Directions.
Transcribe each entry exactly; skip the images.

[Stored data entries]
----
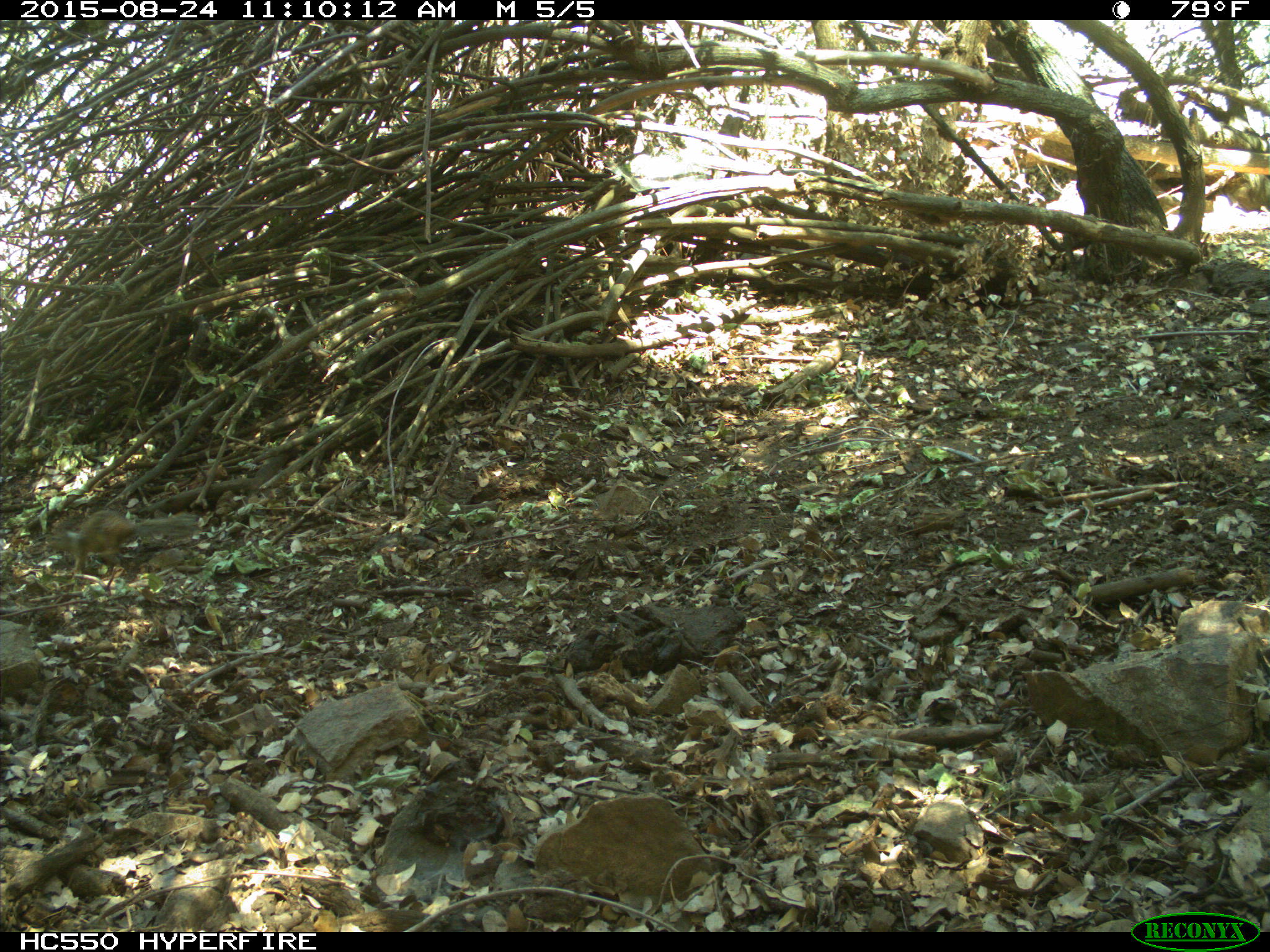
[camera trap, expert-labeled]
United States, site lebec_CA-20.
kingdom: Animalia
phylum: Chordata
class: Mammalia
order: Rodentia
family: Sciuridae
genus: Otospermophilus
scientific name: Otospermophilus beecheyi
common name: california ground squirrel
Otospermophilus beecheyi (california ground squirrel).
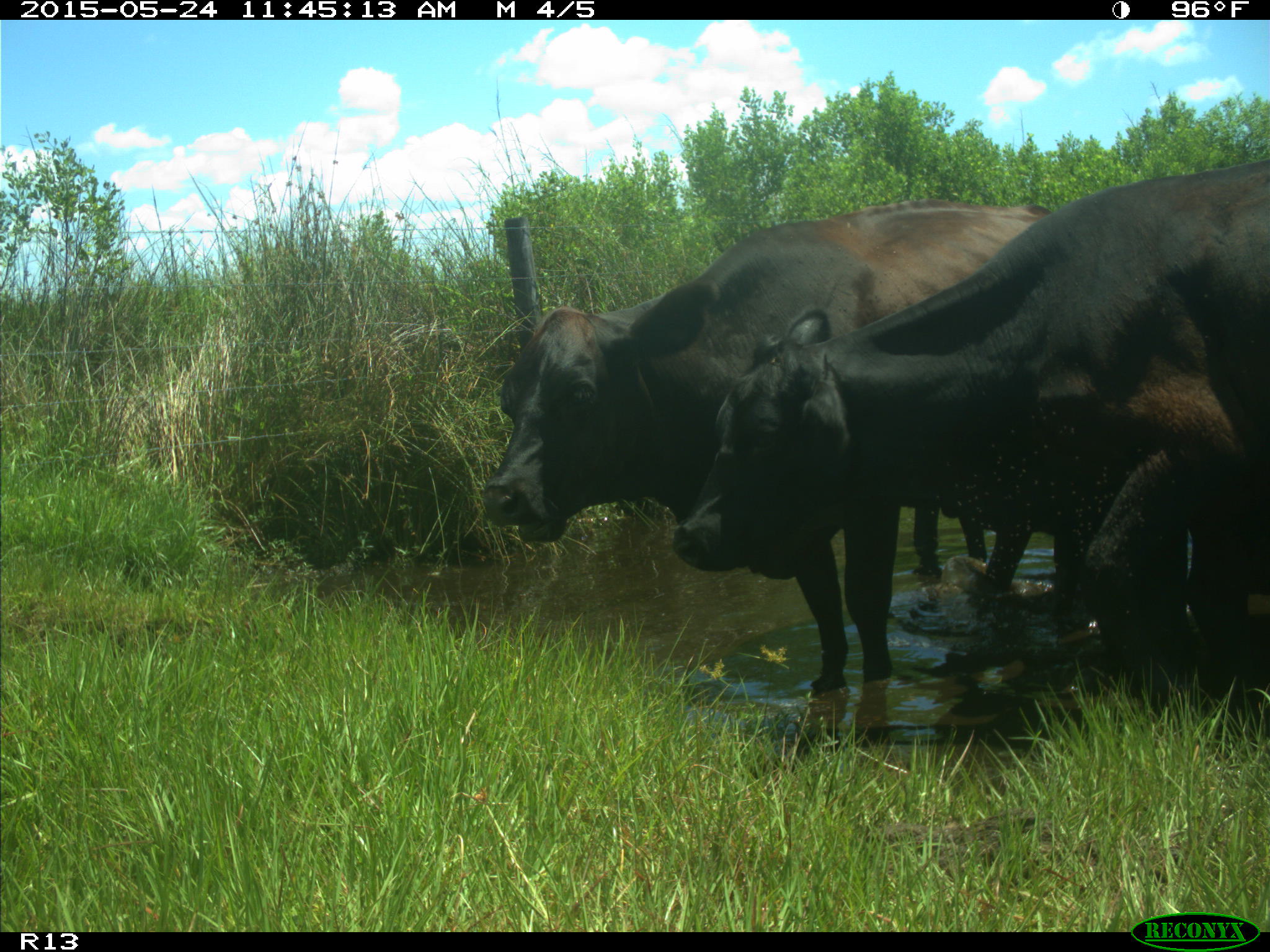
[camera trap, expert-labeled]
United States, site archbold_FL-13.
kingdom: Animalia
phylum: Chordata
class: Mammalia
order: Artiodactyla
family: Bovidae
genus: Bos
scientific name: Bos taurus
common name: domestic cow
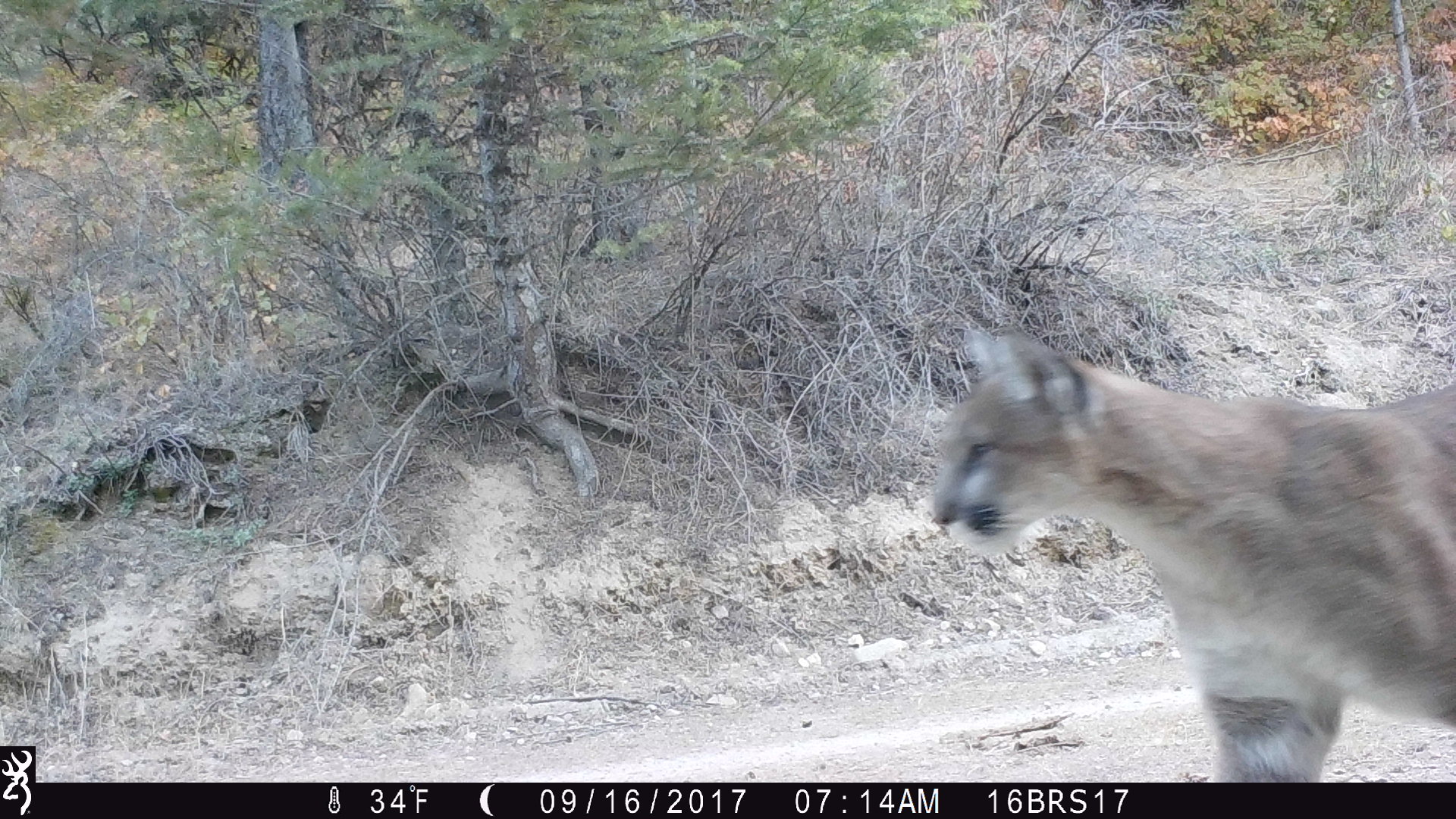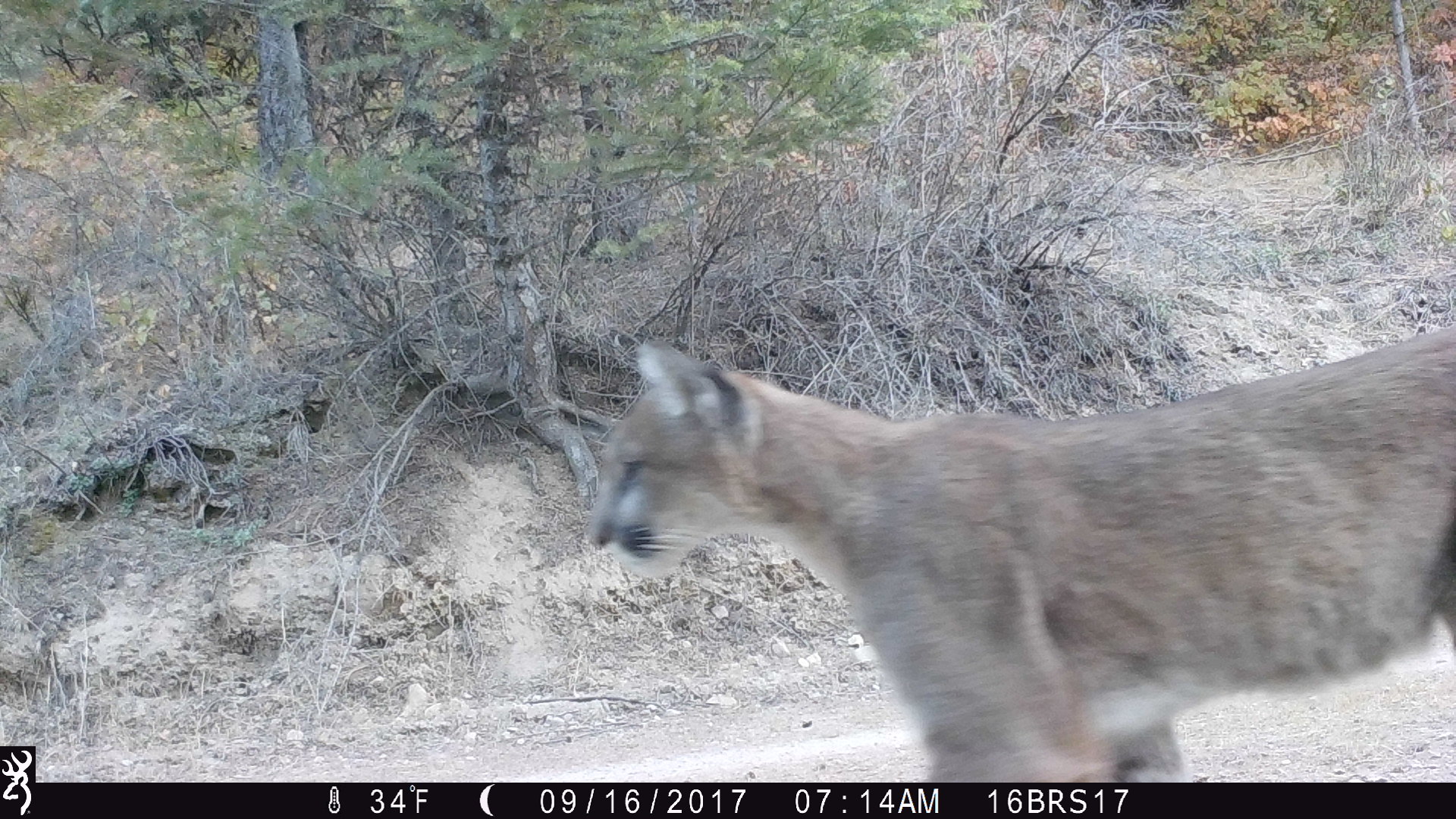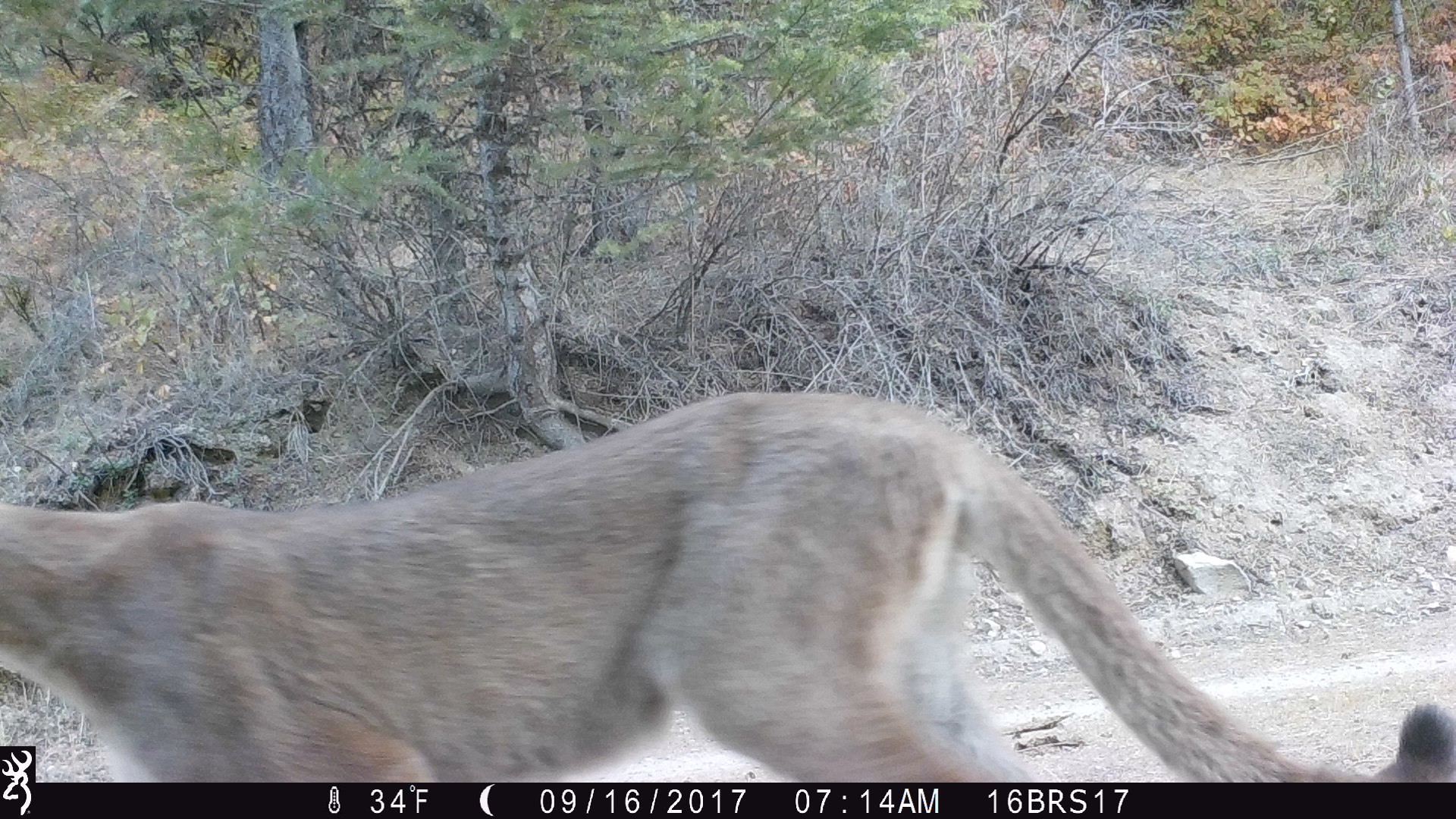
----
Result.
[camera trap, expert-labeled]
United States, site lebec_CA-20.
kingdom: Animalia
phylum: Chordata
class: Mammalia
order: Rodentia
family: Sciuridae
genus: Otospermophilus
scientific name: Otospermophilus beecheyi
common name: california ground squirrel
Otospermophilus beecheyi (california ground squirrel).
[camera trap, expert-labeled]
United States, site archbold_FL-13.
kingdom: Animalia
phylum: Chordata
class: Mammalia
order: Artiodactyla
family: Bovidae
genus: Bos
scientific name: Bos taurus
common name: domestic cow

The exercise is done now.